◆ Descrição da tarefa
Com base no trecho citado, responda por favor às perguntas abaixo:
(a) Segundo a pesquisa da Sociedade Real para Saúde Pública, qual rede social é considerada a mais nociva para a saúde mental?
(b) Quais são as três alternativas da página que se abre ao clicar em “obter apoio”?
(c) Que número se deve ligar para entrar em contato com o Centro de Valorização da Vida?

◆ Trecho citado
Segundo uma pesquisa da Sociedade Real para Saúde Pública, da Grã-Bretanha, o Instagram é considerado a rede social mais nociva para a saúde mental, principalmente para adolescentes e jovens. Para tentar mudar esta realidade, a rede social resolveu inovar.

Ansiedade ou Depressão – ao digitar uma das duas palavras, abre um aviso na plataforma: “Publicações com as palavras ou tags que você está procurando muitas vezes incentivam um comportamento que pode fazer mal a uma pessoa e até levá-la à morte. Se você está passando por uma situação difícil, gostaríamos de ajudar”.

Ao clicar em “obter apoio”, o usuário é levado a uma página no navegador do smartphone que traz três alternativas: 1 – Falar com um amigo; 2 – Falar com um voluntário da linha de apoio (Centro de Valorização da Vida – CVV) ou 3 – Receber dicas sobre saúde mental. Em qualquer uma das formas escolhidas, o usuário receberá apoio em momentos delicados, como crises de ansiedade.

Para entrar em contato com o Centro de Valorização da Vida, basta ligar 188 de qualquer telefone. O centro possui voluntários de prontidão 24 horas por dia e a ligação é gratuita. A organização atua no apoio emocional e na prevenção do suicídio, atendendo voluntária e gratuitamente todas as pessoas que querem e precisam conversar, sob total sigilo, por telefone, e-mail, chat e Skype 24 horas todos os dias.

Como responsabilizar quem ataca e ofende nas redes sociais

Diferente do que muitas pessoas pensam, a internet não é um ambiente sem regulação. A morte da blogueira, que foi alvo de xingamentos nas redes sociais e de acusações de que estaria tentando se promover com a situação, serve de alerta para as pessoas entenderem que não podem manifestar a sua opinião na internet inconsequentemente.

O advogado Alceu Machado Neto, do escritório AMSBC Advogados Associados, explica que a Constituição Federal assegura a livre manifestação de pensamento e expressão, a qual deve ser exercida de forma a não violar a imagem e honra do outro. “A internet não é um ambiente sem regulação, no qual as pessoas podem inconsequentemente manifestar a sua opinião” ,destaca Neto é mestrando em Direito dos Negócios pela FGV-SP,

“As pessoas têm o direito de se manifestar de forma livre nas redes sociais, desde que não violem a imagem e a honra de outrem. Na hipótese de extrapolarem esse direito, o ofendido poderá exigir indenização pelos danos causados a sua imagem e honra, além de exigir a retratação e indenização pelos eventuais danos materiais causados pela ofensa”, ressalta o especialista.

◆ Itens exibidos

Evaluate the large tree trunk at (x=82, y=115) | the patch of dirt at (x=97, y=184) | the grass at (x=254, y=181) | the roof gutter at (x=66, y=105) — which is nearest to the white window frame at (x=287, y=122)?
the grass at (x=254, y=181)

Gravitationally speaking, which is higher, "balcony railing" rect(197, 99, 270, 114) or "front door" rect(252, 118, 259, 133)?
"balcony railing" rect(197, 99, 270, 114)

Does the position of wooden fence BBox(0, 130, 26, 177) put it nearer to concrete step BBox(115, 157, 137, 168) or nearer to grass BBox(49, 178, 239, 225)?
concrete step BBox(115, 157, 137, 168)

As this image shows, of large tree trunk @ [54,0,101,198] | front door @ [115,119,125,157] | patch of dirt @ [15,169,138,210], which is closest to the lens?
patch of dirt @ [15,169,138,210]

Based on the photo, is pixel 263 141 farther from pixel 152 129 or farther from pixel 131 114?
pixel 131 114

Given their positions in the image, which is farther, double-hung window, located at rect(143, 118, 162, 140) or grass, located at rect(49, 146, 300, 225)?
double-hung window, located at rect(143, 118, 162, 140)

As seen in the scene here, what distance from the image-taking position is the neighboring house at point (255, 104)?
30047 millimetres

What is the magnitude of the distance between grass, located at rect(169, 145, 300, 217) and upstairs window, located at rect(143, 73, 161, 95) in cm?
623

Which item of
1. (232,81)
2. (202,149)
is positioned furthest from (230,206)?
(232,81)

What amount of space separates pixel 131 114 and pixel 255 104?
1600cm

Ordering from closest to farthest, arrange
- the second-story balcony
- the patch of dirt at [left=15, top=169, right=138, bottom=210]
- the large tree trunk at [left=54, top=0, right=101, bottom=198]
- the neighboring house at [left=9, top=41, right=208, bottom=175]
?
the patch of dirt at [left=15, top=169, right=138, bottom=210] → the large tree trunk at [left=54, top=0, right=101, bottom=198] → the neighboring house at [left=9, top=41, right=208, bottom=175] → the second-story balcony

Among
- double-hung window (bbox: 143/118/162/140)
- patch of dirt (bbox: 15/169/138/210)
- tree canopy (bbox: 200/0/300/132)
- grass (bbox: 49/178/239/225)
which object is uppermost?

--

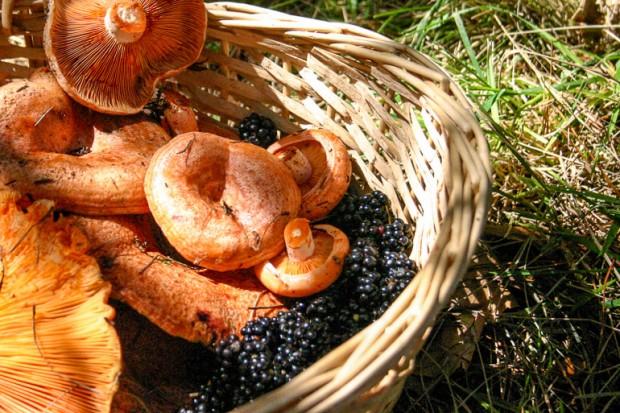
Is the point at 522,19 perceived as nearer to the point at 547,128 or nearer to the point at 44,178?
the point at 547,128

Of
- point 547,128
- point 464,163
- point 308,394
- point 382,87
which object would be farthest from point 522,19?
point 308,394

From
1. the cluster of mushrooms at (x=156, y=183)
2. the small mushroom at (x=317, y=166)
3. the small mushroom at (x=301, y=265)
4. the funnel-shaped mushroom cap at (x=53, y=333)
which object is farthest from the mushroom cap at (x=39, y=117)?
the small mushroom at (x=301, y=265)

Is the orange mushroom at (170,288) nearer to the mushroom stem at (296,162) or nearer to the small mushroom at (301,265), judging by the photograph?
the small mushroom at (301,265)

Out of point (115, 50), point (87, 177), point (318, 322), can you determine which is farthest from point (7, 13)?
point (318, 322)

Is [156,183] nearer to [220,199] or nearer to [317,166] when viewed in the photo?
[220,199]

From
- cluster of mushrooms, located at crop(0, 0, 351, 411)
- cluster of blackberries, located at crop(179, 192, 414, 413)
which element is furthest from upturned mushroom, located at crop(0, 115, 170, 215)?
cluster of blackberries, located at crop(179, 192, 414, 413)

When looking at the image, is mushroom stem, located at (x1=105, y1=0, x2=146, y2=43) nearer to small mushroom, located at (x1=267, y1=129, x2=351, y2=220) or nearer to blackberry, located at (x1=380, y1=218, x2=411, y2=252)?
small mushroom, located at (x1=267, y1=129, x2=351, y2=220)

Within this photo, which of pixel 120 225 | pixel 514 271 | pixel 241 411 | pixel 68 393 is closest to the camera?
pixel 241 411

---

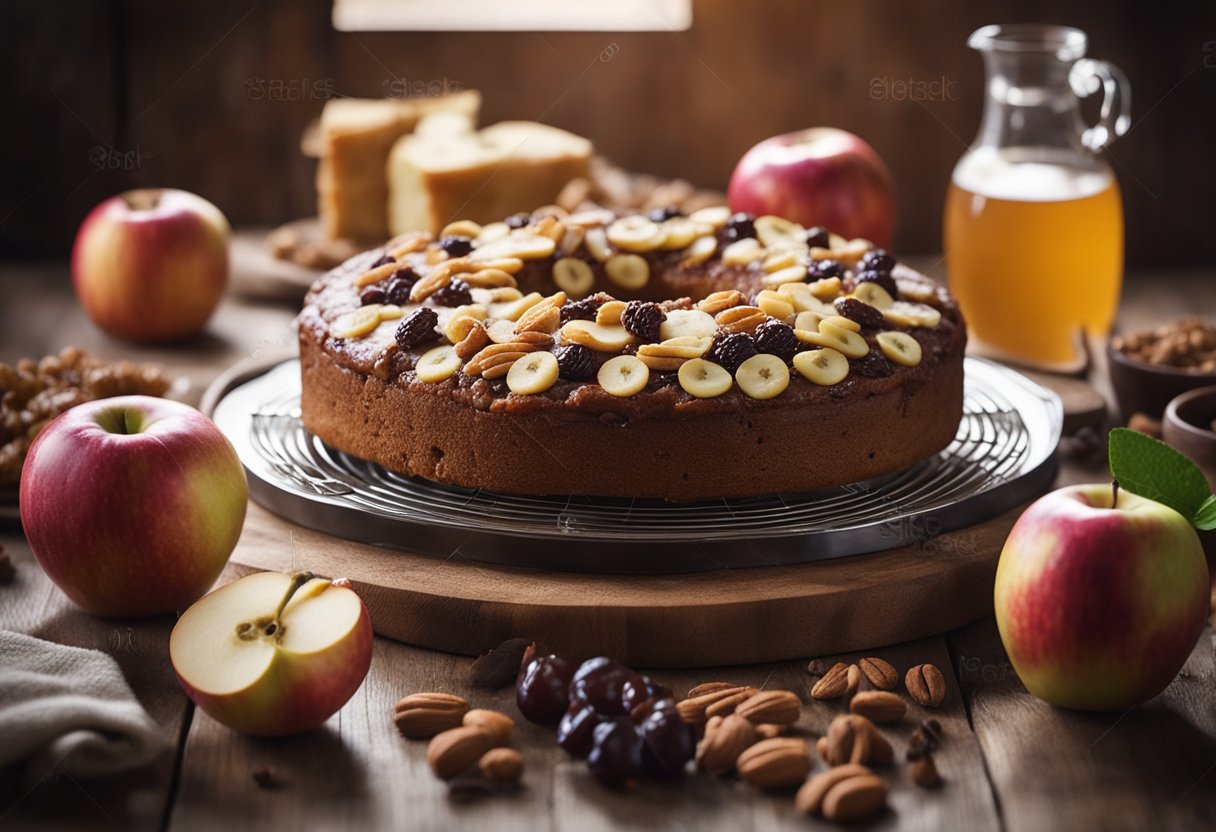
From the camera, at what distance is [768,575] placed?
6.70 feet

◆ Resultado do exercício
(a) O Instagram.
(b) Falar com um amigo; falar com um voluntário da linha de apoio (Centro de Valorização da Vida – CVV); receber dicas sobre saúde mental.
(c) 188.